◆ **TASK PROMPT**:
Please write out all of the records below verbatim, in their original order and without any changes.

◆ **ENTRIES SHOWN**:
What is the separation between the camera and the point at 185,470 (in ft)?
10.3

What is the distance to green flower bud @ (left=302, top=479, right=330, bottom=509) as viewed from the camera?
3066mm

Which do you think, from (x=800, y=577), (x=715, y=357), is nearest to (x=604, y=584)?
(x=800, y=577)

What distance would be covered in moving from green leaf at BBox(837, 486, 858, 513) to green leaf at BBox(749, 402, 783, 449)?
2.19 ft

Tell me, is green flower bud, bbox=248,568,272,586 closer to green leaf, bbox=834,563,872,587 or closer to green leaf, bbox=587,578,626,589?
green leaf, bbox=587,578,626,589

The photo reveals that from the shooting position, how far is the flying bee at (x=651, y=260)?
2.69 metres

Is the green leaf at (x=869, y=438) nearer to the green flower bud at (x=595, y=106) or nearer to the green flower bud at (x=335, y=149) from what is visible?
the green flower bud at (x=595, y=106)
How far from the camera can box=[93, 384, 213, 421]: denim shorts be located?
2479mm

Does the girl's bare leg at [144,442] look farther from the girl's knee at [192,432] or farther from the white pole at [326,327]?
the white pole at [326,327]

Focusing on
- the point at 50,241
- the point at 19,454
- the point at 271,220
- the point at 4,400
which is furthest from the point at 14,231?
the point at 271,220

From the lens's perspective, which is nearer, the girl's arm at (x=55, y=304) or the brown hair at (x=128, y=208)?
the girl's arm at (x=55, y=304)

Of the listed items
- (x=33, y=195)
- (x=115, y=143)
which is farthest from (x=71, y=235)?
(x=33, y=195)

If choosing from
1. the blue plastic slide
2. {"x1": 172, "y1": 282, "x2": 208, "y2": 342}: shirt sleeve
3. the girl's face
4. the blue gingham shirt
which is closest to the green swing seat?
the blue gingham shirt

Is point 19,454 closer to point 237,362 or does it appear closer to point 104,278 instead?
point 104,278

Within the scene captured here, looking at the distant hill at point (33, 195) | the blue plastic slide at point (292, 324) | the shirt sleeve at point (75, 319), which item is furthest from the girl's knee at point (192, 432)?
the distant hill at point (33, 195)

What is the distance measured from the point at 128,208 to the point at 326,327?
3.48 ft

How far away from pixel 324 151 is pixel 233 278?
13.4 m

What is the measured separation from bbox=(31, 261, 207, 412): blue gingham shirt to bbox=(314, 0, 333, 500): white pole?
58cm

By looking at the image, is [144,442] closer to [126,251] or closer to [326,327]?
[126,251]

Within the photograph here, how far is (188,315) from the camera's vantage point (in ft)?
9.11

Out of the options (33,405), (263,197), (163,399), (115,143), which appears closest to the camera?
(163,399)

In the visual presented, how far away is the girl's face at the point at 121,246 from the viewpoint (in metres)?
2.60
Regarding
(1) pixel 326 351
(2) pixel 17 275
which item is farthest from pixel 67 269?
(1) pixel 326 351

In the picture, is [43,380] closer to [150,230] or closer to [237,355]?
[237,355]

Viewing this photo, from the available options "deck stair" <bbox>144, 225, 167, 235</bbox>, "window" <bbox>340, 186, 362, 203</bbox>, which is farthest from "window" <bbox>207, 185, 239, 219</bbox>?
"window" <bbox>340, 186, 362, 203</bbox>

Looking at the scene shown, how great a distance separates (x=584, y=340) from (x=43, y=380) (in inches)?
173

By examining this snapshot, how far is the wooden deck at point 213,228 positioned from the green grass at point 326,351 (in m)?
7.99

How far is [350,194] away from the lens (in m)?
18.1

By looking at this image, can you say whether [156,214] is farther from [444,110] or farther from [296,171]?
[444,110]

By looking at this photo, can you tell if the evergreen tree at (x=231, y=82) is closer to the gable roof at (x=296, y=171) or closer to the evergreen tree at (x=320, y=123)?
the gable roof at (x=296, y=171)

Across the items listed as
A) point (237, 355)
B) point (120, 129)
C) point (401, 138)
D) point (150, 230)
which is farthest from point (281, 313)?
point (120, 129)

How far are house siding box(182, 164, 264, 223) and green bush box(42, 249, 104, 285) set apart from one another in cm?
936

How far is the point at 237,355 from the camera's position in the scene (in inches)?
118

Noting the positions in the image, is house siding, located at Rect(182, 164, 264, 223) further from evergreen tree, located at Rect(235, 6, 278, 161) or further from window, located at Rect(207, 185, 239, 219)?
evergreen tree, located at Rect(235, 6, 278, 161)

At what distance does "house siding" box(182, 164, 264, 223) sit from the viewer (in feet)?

◆ **FULL OUTPUT**:
What is the separation between the camera and the point at 185,470 (in ft)?
10.3

What is the distance to green flower bud @ (left=302, top=479, right=330, bottom=509) as viewed from the camera?
3066mm

Which do you think, from (x=800, y=577), (x=715, y=357), is nearest to (x=604, y=584)?
(x=800, y=577)

What distance would be covered in moving from green leaf at BBox(837, 486, 858, 513) to green leaf at BBox(749, 402, 783, 449)?
2.19 ft

Tell me, is green flower bud, bbox=248,568,272,586 closer to green leaf, bbox=834,563,872,587 or closer to green leaf, bbox=587,578,626,589?
green leaf, bbox=587,578,626,589

The photo reveals that from the shooting position, how far is the flying bee at (x=651, y=260)?
2.69 metres

Is the green leaf at (x=869, y=438) nearer to the green flower bud at (x=595, y=106) or nearer to the green flower bud at (x=335, y=149) from what is visible?
the green flower bud at (x=595, y=106)
How far from the camera can box=[93, 384, 213, 421]: denim shorts be located?
2479mm

Does the girl's bare leg at [144,442] look farther from the girl's knee at [192,432] or farther from the white pole at [326,327]?
the white pole at [326,327]

Focusing on
- the point at 50,241
- the point at 19,454
- the point at 271,220
- the point at 4,400
which is furthest from the point at 14,231?
the point at 271,220

From the lens's perspective, which is nearer, the girl's arm at (x=55, y=304) or the brown hair at (x=128, y=208)?
the girl's arm at (x=55, y=304)

Of the listed items
- (x=33, y=195)
- (x=115, y=143)
which is farthest from (x=71, y=235)?
(x=33, y=195)

If choosing from
1. the blue plastic slide
2. {"x1": 172, "y1": 282, "x2": 208, "y2": 342}: shirt sleeve
3. the girl's face
4. the blue gingham shirt
which is closest to the green swing seat?
the blue gingham shirt

Is point 19,454 closer to point 237,362 or does it appear closer to point 104,278 instead?
point 104,278

Within the scene captured here, looking at the distant hill at point (33, 195) | the blue plastic slide at point (292, 324) | the shirt sleeve at point (75, 319), which item is furthest from the girl's knee at point (192, 432)?
the distant hill at point (33, 195)

What is the distance measured from the point at 128,208 to the point at 326,327?
3.48 ft

How far away from pixel 324 151 is pixel 233 278?
13.4 m

What is the measured separation from bbox=(31, 261, 207, 412): blue gingham shirt to bbox=(314, 0, 333, 500): white pole?
58cm

By looking at the image, is [144,442] closer to [126,251] or closer to [326,327]?
[126,251]

Within the photograph here, how far is (188,315) from the camera's vantage point (in ft)?
9.11

Out of the options (33,405), (263,197), (163,399), (115,143), which appears closest to the camera?
(163,399)

In the visual presented, how far away is the girl's face at the point at 121,246 from the viewpoint (in metres)?
2.60
Regarding
(1) pixel 326 351
(2) pixel 17 275
which item is farthest from pixel 67 269?
(1) pixel 326 351

In the picture, is [43,380] closer to [150,230] or closer to [237,355]?
[237,355]

Viewing this photo, from the available options "deck stair" <bbox>144, 225, 167, 235</bbox>, "window" <bbox>340, 186, 362, 203</bbox>, which is farthest from "window" <bbox>207, 185, 239, 219</bbox>?
"window" <bbox>340, 186, 362, 203</bbox>

Looking at the scene shown, how great a distance separates (x=584, y=340) from (x=43, y=380) (in inches)?
173

By examining this snapshot, how far is the wooden deck at point 213,228 positioned from the green grass at point 326,351 (in m)?
7.99

How far is [350,194] away from the lens (in m)?
18.1

By looking at this image, can you say whether [156,214] is farther from [444,110] or farther from [296,171]?
[444,110]

By looking at this photo, can you tell if the evergreen tree at (x=231, y=82) is closer to the gable roof at (x=296, y=171) or closer to the evergreen tree at (x=320, y=123)?
the gable roof at (x=296, y=171)

Across the items listed as
A) point (237, 355)
B) point (120, 129)
C) point (401, 138)
D) point (150, 230)
which is farthest from point (281, 313)?
point (120, 129)

How far are house siding box(182, 164, 264, 223) and green bush box(42, 249, 104, 285) set apart from one another in cm?
936

How far is the point at 237,355 from the camera's position in the scene (in inches)?
118

Noting the positions in the image, is house siding, located at Rect(182, 164, 264, 223) further from evergreen tree, located at Rect(235, 6, 278, 161) or further from window, located at Rect(207, 185, 239, 219)?
evergreen tree, located at Rect(235, 6, 278, 161)

At what distance does "house siding" box(182, 164, 264, 223) sit from the viewer (in feet)?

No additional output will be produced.